Swift Energy would be allowed to pay just $11,400 of the fine, the agency said, “upon timely and satisfactory compliance,” which involved mostly repairing equipment leaks.
Such low fines do not carry enough weight to compel companies to follow the rules on a regular basis, said Hugh Fitzsimons a rancher near the Mexican border who has seen an explosion of drilling activity on his 11,000-acre property.
And his foreman, Freddy Longoria, who lives on the ranch full time, often experiences health effects he believes are related to oil and gas drilling.
“We’ve noticed that our boys started getting headaches,” said Longoria, who has three children and has worked on the ranch for 15 years. “They didn’t have them in school. But they would have them when they got here.”
Soon after the oil boom began, he said, family members began feeling allergy symptoms and experiencing nosebleeds while on the ranch. But every time Fitzsimons has complained to state regulators about the symptoms, the problem “mysteriously disappears” before state investigators arrive, he said.
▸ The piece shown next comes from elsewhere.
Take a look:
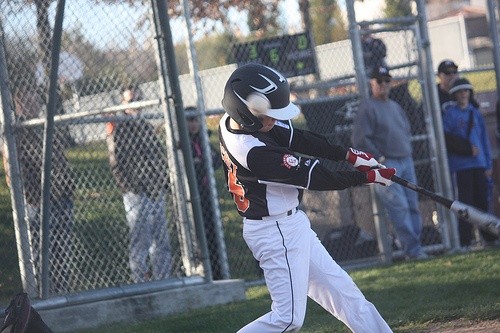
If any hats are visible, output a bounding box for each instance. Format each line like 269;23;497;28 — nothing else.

Gilde said his clients had similar experiences with problems going away by the time regulators arrived. For his clients, he said, that meant “not only did they have the experience of bad air, but they’re also perceived as a liar.”
Jablonski said the TCEQ tried to respond to complaints quickly, especially health-related ones. But it takes an average of 11 days to respond to complaints in the Eagle Ford Shale, according to the agency. Much of the region is rural, and drilling often occurs in remote areas.
And response times are longer in the Eagle Ford because “staff must often contact a responsible party to gain access to remote locations that may not be continuously manned,” said Terry Clawson, an agency spokesman. The advance notice gave companies an opportunity to make temporary fixes before investigators found violations, Gilde said.
While state investigators did not experience health effects when visiting Fitzsimons’s ranch, they did issue some notices of violation for lack of permits and other small problems a year ago. But as the problems continued, he decided to take matters into his own hands by sending Longoria to a class in Dallas where he learned how to use an infrared camera, which can show dangerous air emissions invisible to the naked eye.
The class cost $3,000, and renting the camera for a week cost another $4,000. In September, Longoria spent his week watching white, previously unseen plumes of smoke billow out of compressor stations, tank batteries and drilling sites across the ranch — some at the same places where the Texas commission had issued notices of violation a year ago.
The agency has received the videos and said it was reviewing them.
“It’s kind of exciting because you look at something that you’ve been looking at for so many years, and you smelled that smell for so many years, and now it’s here,” Longoria said. “You can see the vapors. You can see the gas.”
Correction: This story originally contained incomplete information on the scope of regulatory efforts by the Texas Commission on Environmental Quality in the Eagle Ford and Barnett shale oil and gas fields. The six fines levied by TCEQ noted in the original version of the story referred only to violations discovered in response to third-party complaints related to air quality. The story also misstated the amount of one of the fines levied against Aruba Petroleum.
Disclosure: Hugh Fitzsimons is a major donor to The Texas Tribune. A complete list of Tribune donors and sponsors can be viewed here.